Isaiah Pead per Tommy Hilfiger Adaptive 
“Ogni disabilità presenta una prospettiva diversa. Per esempio, quando disegniamo un capo per una persona sulla sedia a rotelle, dobbiamo considerare dove mettere le zip, i bottoni, le tasche. Abbiamo progettato soluzioni innovative che aiuteranno il più persone possibile, ma speriamo nel tempo di espanderci e provvedere soluzioni stilistiche che accolgano tutti”. Le modifiche apportate ai capi riguardano solo gli espedienti per rendere l’atto di vestirsi meno complicato, perché dal punto di vista del design, dell’estetica, della qualità, la linea Adaptive è 100% Tommy Hilfiger: “A vedere uno di questi pezzi non si direbbe mai che è stato adattato, e raggiungere questo tipo di parità era importantissimo per me. Il succo è questo: bisogna livellare il campo d’azione in modo che tutti possano essere equamente cool”, riflette il designer.

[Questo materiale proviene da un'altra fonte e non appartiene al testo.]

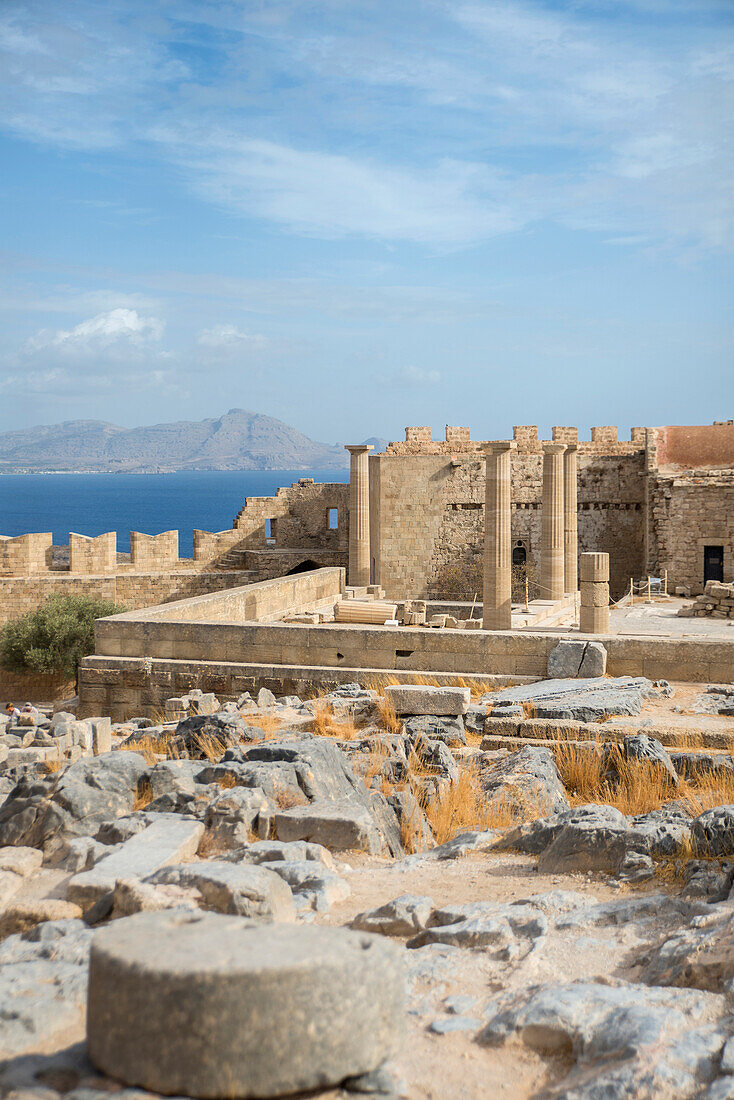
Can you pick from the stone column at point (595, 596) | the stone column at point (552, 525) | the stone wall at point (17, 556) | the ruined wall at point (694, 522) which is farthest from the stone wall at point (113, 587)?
the stone column at point (595, 596)

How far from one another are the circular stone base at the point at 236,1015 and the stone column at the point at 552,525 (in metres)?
19.8

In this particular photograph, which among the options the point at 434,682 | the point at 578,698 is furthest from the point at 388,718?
the point at 578,698

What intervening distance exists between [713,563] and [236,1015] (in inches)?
974

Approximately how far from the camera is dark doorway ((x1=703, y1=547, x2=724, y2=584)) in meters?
25.2

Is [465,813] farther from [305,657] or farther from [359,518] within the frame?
[359,518]

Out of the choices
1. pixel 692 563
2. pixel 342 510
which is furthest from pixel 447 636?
pixel 342 510

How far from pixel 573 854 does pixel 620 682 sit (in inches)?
229

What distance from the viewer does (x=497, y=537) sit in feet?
57.2

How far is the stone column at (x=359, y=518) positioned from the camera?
83.5ft

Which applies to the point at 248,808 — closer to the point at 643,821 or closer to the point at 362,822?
the point at 362,822

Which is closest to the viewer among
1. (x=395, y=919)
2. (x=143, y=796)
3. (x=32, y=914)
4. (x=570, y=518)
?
(x=395, y=919)

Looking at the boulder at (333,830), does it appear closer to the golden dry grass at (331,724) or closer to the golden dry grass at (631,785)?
the golden dry grass at (631,785)

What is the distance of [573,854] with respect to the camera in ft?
17.9

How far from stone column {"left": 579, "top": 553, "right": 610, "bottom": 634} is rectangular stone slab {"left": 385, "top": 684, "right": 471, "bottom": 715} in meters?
4.78
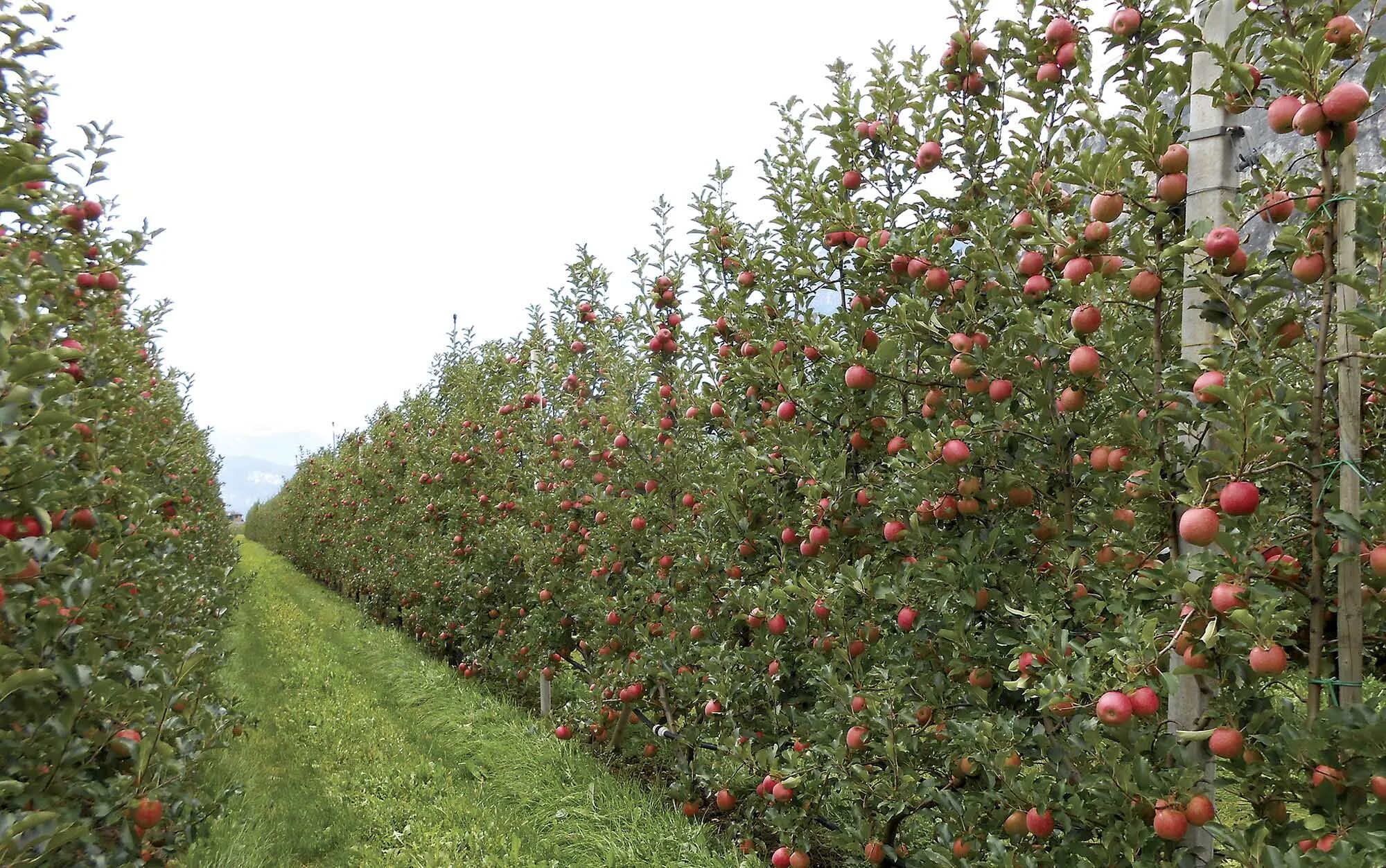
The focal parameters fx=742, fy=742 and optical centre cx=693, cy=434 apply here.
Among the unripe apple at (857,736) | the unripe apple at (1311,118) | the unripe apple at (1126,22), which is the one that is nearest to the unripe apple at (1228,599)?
the unripe apple at (1311,118)

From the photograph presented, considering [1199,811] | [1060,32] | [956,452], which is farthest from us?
[1060,32]

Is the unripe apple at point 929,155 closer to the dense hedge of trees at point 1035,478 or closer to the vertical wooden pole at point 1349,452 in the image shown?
the dense hedge of trees at point 1035,478

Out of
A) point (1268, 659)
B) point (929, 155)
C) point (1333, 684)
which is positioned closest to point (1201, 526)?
point (1268, 659)

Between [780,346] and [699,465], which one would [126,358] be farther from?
[780,346]

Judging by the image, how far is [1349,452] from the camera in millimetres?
1669

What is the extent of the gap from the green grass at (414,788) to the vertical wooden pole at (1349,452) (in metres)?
3.16

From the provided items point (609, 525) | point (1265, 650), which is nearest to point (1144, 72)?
point (1265, 650)

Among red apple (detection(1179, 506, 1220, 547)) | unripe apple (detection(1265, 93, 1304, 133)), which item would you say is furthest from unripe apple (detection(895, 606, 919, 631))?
unripe apple (detection(1265, 93, 1304, 133))

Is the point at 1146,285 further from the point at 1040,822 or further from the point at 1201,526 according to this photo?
the point at 1040,822

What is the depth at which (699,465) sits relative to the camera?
16.0ft

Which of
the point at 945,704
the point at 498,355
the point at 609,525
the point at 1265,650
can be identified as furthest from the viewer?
the point at 498,355

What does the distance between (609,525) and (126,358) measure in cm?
320

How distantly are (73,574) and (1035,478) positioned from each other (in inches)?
124

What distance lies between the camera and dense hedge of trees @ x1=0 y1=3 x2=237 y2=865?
72.7 inches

La linea Tommy Hilfiger Adaptive presenta lo stesso design classico americano “cool with a twist” che ha reso il brand celebre nel mondo, e ne ridefinisce l'estetica attraverso un mix moderno di sport e vita all’aria aperta, combinando la classica palette di colori rossi, bianchi e blu con i pastello tipici della primavera. Sono sia capi versatili, pensati per l’abbigliamento di tutti i giorni, che look più eleganti per il lavoro da casa. Ma soprattutto, sono modificati per favorire la facilità di movimento con chiusure semplici, elastici, inserti in velcro, bottoni magnetici, soluzioni per vestirsi da seduti e adattamenti per le protesi.

Anche la shopping experience è stata concepita secondo un’ottica di accessibilità: la funzione “shop by solution” su tommy.com permette agli utenti di scegliere tra le varie soluzioni adaptive, mentre gli acquisti effettuati sul web arrivano in una confezione che facilita l’apertura e la restituzione. Negli Stati Uniti, i clienti possono anche acquistare utilizzando la tecnologia vocale di Alexa.

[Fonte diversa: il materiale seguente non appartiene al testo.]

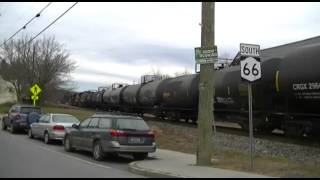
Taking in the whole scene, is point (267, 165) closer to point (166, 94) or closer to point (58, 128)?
point (58, 128)

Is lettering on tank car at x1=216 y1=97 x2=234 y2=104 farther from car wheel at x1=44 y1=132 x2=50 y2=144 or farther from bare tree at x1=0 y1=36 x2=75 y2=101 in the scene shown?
bare tree at x1=0 y1=36 x2=75 y2=101

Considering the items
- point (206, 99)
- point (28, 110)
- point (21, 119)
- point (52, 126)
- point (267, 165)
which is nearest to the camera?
point (267, 165)

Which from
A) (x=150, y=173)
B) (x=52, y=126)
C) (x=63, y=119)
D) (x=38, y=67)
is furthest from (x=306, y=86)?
(x=38, y=67)

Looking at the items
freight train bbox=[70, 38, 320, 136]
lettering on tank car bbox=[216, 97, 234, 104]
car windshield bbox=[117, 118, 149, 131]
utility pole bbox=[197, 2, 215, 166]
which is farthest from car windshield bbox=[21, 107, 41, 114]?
utility pole bbox=[197, 2, 215, 166]

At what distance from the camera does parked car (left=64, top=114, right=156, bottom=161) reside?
16.9m

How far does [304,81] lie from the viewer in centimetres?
1827

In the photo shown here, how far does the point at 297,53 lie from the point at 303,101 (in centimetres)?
186

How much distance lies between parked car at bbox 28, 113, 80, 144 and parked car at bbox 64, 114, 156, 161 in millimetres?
5291

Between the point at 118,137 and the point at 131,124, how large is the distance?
0.81 meters

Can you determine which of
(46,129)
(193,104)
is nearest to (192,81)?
(193,104)

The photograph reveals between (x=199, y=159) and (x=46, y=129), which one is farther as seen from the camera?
(x=46, y=129)

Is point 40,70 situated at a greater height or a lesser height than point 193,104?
greater

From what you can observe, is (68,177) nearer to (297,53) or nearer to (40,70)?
(297,53)

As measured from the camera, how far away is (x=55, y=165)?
49.3 feet
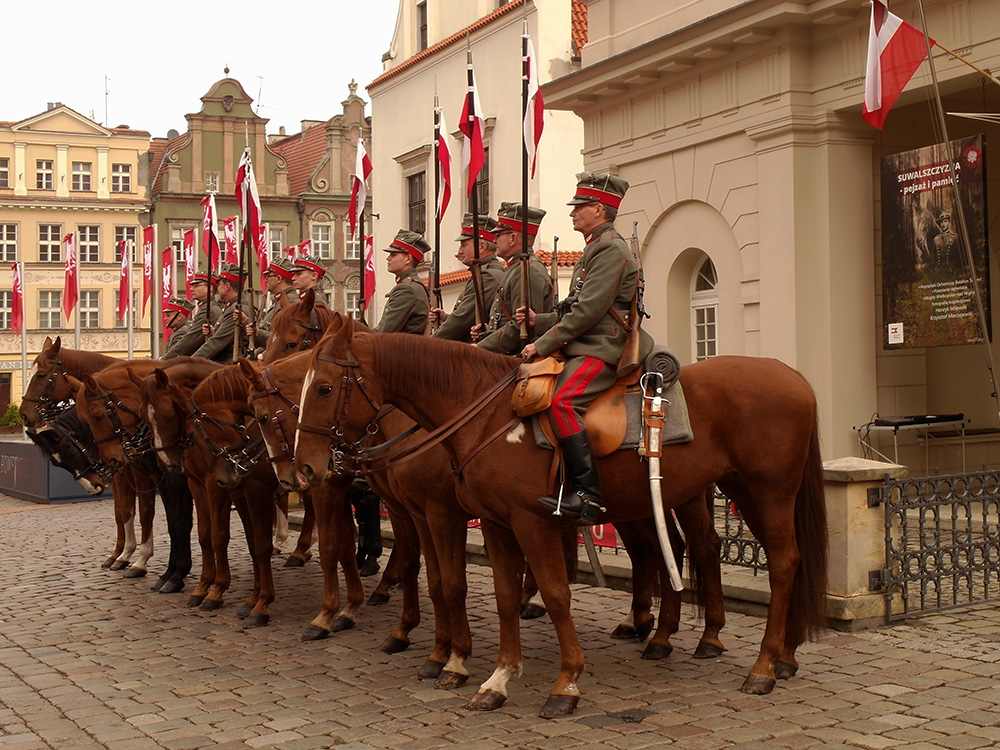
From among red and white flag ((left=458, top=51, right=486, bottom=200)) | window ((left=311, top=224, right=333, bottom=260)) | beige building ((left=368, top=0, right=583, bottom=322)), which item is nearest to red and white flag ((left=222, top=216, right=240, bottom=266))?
beige building ((left=368, top=0, right=583, bottom=322))

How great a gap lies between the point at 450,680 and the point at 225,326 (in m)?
6.45

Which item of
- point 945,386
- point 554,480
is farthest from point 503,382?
point 945,386

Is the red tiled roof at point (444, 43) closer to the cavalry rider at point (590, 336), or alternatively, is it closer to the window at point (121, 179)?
the cavalry rider at point (590, 336)

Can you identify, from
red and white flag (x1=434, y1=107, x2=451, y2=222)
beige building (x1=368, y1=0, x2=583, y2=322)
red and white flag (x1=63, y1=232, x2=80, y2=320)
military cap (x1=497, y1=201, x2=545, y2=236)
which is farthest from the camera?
red and white flag (x1=63, y1=232, x2=80, y2=320)

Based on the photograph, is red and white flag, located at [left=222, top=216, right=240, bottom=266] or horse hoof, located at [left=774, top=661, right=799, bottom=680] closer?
horse hoof, located at [left=774, top=661, right=799, bottom=680]

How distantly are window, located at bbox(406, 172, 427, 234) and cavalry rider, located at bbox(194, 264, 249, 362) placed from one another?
1663 cm

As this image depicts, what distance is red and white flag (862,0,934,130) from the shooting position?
10180 millimetres

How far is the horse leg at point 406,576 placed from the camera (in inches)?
316

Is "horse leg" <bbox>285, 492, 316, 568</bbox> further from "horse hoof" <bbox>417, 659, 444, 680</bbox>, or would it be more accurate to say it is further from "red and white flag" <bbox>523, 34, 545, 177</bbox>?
"horse hoof" <bbox>417, 659, 444, 680</bbox>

Inclusività, dunque, ma anche visibilità di talenti attraverso le campagne pubblicitarie, come quella per il 2021 che ha per protagonisti la ciclista olimpica Kristina Vogel, il paralimpico Rheed McCracken, il nuotatore e corridore paralimpico Haven Shepherd, l'ex giocatore di football Isaiah Pead, il paddle boarder Jonas Letieri, la modella Ashley Young, il modello Teddy B., e le modelle e sorelle Mila ed Elora. “Nel corso della storia della moda abbiamo visto quale impatto possa avere l’inclusività. Portare gruppi di persone comunemente marginalizzati dall’industria fashion sotto i riflettori serve ad abbattere barriere, pregiudizi, crea le fondamenta per una società inclusiva” conclude lo stilista. “I grandi cambiamenti richiedono tempo per diventare mainstream, ma in quanto brand globale abbiamo la responsabilità di coltivare il cambiamento dove lo vediamo necessario”.